What you will do:
**a)** List every outlet that the researcher profile of Mosi Secret says his feature work has appeared in.
**b)** Carry on the researcher profile of Mosi Secret from the point where it ends.

Source document:
◇ ◇ ◇
Research at NYPL
Researcher Spotlight: Mosi Secret
This profile is part of a series of interviews chronicling the experiences of researchers who use The New York Public Library's collections for the development of their work.
Mosi Secret is an independent journalist and writer based in Brooklyn and a recipient of the Library’s Diamonstein-Spielvogel Fellowship. Mosi’s feature work has appeared in The New York Times Magazine, GQ, New York Magazine, and on the podcast This American Life, and he has worked as a reporter at the New York Times, ProPublica, and alternative weekly newspapers. His first book, Teaching Them: The 1960s Experiment to Desegregate the Boarding Schools of the South, will come out in 2023 with Little, Brown.
When did you first get the idea for your research project?
My project began as a tip back in 2015. I was a reporter at the New York Times when an old family friend who was the father of my best friend from childhood contacted me to suggest that I look into the little known history of private school desegregation in the American South. This elder friend had been one of dozens of Black students chosen by a small group called the Stouffer Foundation to receive scholarships at all-white boarding schools in the late 1960s. He imagined a short newspaper story at the time, but I ended up finding all of these layers to the material. The most interesting discovery was probably that this scholarship program was largely designed to cure elite, white students of their bigotry through exposure to Black students. The history was so rich that I wrote a magazine feature and made a podcast, and now I’m going even deeper with the book.
What brought you to the Library?
I first learned about the Allen Room in a nightclub! I was out dancing (pre-pre-COVID) and met another writer on the dance floor who screamed in my ear about a room in the Library with pristine quiet and long-term borrowing privileges. Heaven! Even then I was struggling with working from home, so I signed up right away. I’m not sure how I survived so long without NYPL.
What research tools could you not live without?
MaRLI; Oxford Bibliographies; JSTOR.
What’s the most unexpected item you encountered in your research?
◇ ◇ ◇
Data provided:
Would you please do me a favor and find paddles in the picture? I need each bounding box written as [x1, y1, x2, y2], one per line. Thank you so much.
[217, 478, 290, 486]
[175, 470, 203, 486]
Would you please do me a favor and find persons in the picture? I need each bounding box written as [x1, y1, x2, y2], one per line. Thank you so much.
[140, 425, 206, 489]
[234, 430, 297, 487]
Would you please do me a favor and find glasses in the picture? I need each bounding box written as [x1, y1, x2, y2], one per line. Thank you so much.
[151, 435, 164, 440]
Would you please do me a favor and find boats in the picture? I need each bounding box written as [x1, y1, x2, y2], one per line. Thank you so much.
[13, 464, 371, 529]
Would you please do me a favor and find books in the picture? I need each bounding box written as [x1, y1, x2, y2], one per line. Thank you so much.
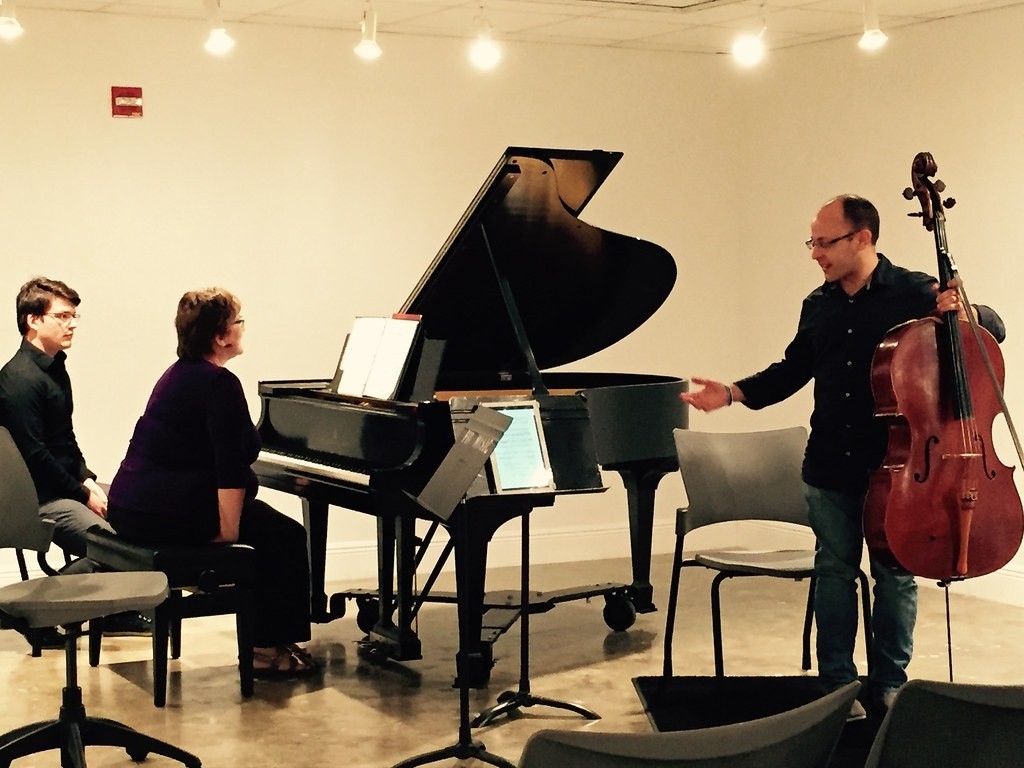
◇ ◇ ◇
Task-by-task outputs:
**a)** The New York Times Magazine, GQ, New York Magazine, This American Life

**b)**
A few years ago, I found tape recorded interviews from the 1960s and 70s with the children who participated in the school desegregation program. A big challenge in writing narrative nonfiction on such an old subject is dealing with failing memories. The archival audio was essentially a time capsule that allowed me to recover the participants' mental states from decades ago.
What’s the most interesting thing you learned from a book recently?
Hmmm, that’s a hard one to isolate because I constantly have a bunch of books open. But most of my outside reading is in the areas of metaphysics and psychology. I’m really interested in the idea that unknown abilities lurk in our subconscious minds, and lately I’ve been reading about the practice of using hypnotherapy to unlock memories and abilities. I’m going to try it.
Describe a moment when your research took an unexpected turn.
I have been researching this history for six years now, and at various times I have felt fatigued with the material, so much so that at times it was hard to imagine how I would ever finish. But I went on a fellowship retreat recently and took the time to read some essays by Ralph Emerson called Representative Men. Emerson was really interested in the idea of exemplary individuals (for him, they were men), who are models for the rest of us in constructing our lives, and who expand our collective sense of what’s possible. Gradually it occurred to me that some of these same ideas were floating around in the history I’m exploring, overlapping with some of DuBois’s ideas about the Talented Tenth. I realized that my book is actually about how much power individuals have to change society, and I reworked a lot of my structure to reflect that.
How do you maintain your research momentum?
I give my curiosity free reign and welcome nonlinear diversions as a part of my process. Also, momentum flagging isn’t the worst thing. Often my work benefits from taking a step back and returning with a new perspective. Keeping my notes organized (I write with an application called Scrivener) is key for that.
After a day of working/researching, what do you do to unwind?
My favorite thing to do is practice piano. I started playing in my mid-30s, so it’s definitely a labor of love. But few things bring me more pleasure.
Is there anything you'd like to tell someone looking to get started?
Follow your passions wherever they take you, but do it with discipline. Return to the work every day and look for new connections. Write down the interesting ideas that pop into your head.
Have I left anything out that you’d like to tell other researchers?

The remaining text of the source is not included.